フランス留学中初めての旅行はLe HavreとHonfleur。印象派の絵が好きななので、よく描かれ、また、印象派始まりの地とも言えるLe Havreに行ってみたかったのです。

始まりはSaint-Lazare駅。
このパリ中心部の駅から、Normandy行きの列車が出ています。

現代のサンラザール駅

1837年にパリで最初のターミナル駅として開業したこの駅は、当時活躍した印象派画家の画題ともなっていました。ガラスの明るい三角屋根に面影を感じます。
印象派が描き、トゥルービルやオンフルール、ルアーブル、エトルタ海岸へ向かった同じ駅から私も旅に出るのだと思うと、なんだかワクワクします。

モネが描いた1877年頃のサンラザール駅
『サン=ラザール駅』 W438、1877年、油彩、キャンバス、75 x 100 cm、オルセー美術館

ル・アーブルの街の中心は、Le Bassin du commerce と呼ばれる港。今は港としては使われていない様子で、噴水アートが設置されています。真ん中の大きな橋が両岸の街を繋ぎ、正面の街の中心部には、真っ白な火山のような形の劇場が建っています。

le bassin du commerce

この街の中心のBassinの西端が、私がどうしても行きたかった、印象派の始まりの場所でした。ここで、クロード・モネはあの「印象・日の出」を描いたのです。

Impression, soleil levant

この作品を用いて最初のグループ展覧会を行ったのですが、評判は芳しくなく、この時、メディアがこのモネの作品のタイトルから「印象派」と名付けて記事を書いたことが、印象派という呼び名の起源と言われています。

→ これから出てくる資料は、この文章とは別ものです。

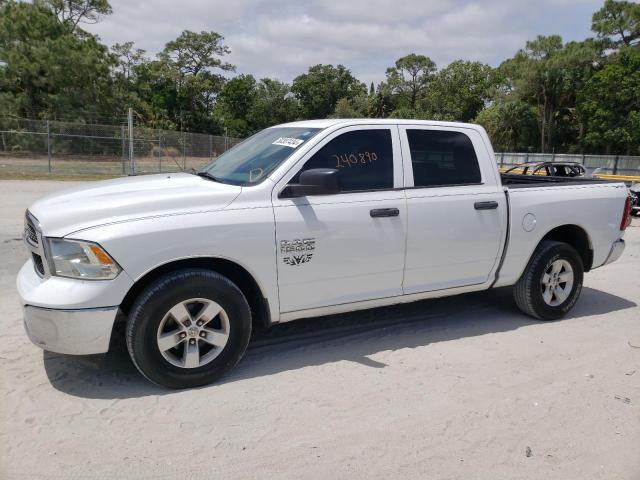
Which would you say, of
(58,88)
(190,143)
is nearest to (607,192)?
(190,143)

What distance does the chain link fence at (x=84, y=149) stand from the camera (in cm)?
2420

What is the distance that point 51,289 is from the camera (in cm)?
329

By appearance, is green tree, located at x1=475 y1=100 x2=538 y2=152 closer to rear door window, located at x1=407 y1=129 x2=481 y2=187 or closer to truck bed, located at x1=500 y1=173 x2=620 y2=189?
truck bed, located at x1=500 y1=173 x2=620 y2=189

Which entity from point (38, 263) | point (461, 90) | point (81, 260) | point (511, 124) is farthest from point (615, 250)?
point (461, 90)

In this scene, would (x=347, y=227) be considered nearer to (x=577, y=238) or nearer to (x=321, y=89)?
(x=577, y=238)

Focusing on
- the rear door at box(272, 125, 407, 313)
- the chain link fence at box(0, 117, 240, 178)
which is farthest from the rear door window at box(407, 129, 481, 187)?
the chain link fence at box(0, 117, 240, 178)

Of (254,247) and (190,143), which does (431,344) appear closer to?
(254,247)

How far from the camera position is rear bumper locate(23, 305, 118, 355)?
128 inches

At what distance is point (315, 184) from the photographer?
3701 millimetres

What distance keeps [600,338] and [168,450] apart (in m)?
3.89

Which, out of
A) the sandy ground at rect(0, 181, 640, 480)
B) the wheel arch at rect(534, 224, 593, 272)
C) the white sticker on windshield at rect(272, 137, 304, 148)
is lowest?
the sandy ground at rect(0, 181, 640, 480)

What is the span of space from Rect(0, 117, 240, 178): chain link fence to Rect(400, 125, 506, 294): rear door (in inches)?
824

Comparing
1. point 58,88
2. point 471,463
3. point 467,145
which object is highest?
point 58,88

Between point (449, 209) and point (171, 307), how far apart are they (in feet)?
7.85
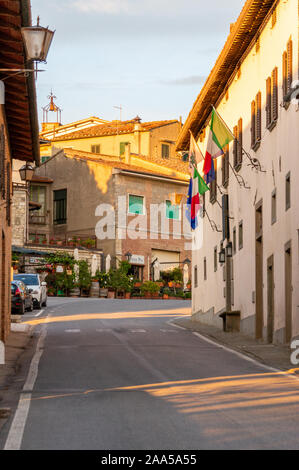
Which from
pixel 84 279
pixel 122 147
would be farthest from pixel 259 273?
pixel 122 147

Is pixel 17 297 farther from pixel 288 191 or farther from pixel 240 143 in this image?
pixel 288 191

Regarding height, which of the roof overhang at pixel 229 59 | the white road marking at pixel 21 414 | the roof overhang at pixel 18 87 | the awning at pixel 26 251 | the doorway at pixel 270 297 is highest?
the roof overhang at pixel 229 59

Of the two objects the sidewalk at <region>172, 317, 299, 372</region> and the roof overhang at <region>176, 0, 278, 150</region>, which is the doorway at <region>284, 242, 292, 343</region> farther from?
the roof overhang at <region>176, 0, 278, 150</region>

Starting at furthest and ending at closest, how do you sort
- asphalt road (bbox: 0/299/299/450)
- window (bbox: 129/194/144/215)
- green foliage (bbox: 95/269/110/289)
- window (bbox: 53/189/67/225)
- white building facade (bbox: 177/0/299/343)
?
window (bbox: 53/189/67/225)
window (bbox: 129/194/144/215)
green foliage (bbox: 95/269/110/289)
white building facade (bbox: 177/0/299/343)
asphalt road (bbox: 0/299/299/450)

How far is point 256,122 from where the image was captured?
27.2m

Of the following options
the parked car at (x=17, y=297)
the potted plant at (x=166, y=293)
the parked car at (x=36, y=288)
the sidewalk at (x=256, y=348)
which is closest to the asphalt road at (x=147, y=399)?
the sidewalk at (x=256, y=348)

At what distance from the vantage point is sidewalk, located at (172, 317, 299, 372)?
62.9 feet

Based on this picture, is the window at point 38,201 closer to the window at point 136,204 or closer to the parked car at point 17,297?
the window at point 136,204

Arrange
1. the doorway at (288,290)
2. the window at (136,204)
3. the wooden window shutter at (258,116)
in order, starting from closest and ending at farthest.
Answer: the doorway at (288,290)
the wooden window shutter at (258,116)
the window at (136,204)

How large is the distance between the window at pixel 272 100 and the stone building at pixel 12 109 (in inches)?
240

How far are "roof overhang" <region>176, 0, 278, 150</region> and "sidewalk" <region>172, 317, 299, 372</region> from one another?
8559mm

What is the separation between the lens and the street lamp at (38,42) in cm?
1455

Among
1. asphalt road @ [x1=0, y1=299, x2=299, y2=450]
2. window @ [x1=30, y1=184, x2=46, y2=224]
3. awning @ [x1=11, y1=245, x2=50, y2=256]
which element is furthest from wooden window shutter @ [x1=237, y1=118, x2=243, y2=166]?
window @ [x1=30, y1=184, x2=46, y2=224]

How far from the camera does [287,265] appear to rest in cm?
2298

Crépuscule sur le bassin du Commerce au Havre

この絵が描かれた場所には、オンフルール生まれ、ル・アーブル育ちの画家、ウジェーヌ=ルイ・ブーダン(Eugène-Louis Boudin)がまさにこの場所で描いた作品「Crépuscule sur le bassin du Commerce au Havre」を紹介するパネルが設置され、「同じ場所から描かれたモネの作品の20年後にかかれたこちらの方が、より豊かな良いパレットを使い、太陽の柔らかい輝きを捉えて水面と空を融合させている」というような解説が加えられていました。

うん、私も見比べると、ブーダンかなぁ。

翌朝の、日の出

翌朝見た日の出は、ブーダンの描いた日の出と同じ色でした!彼らの生きた場所で、同じ光景を目にしていると思うと、なんとも感慨深かったです。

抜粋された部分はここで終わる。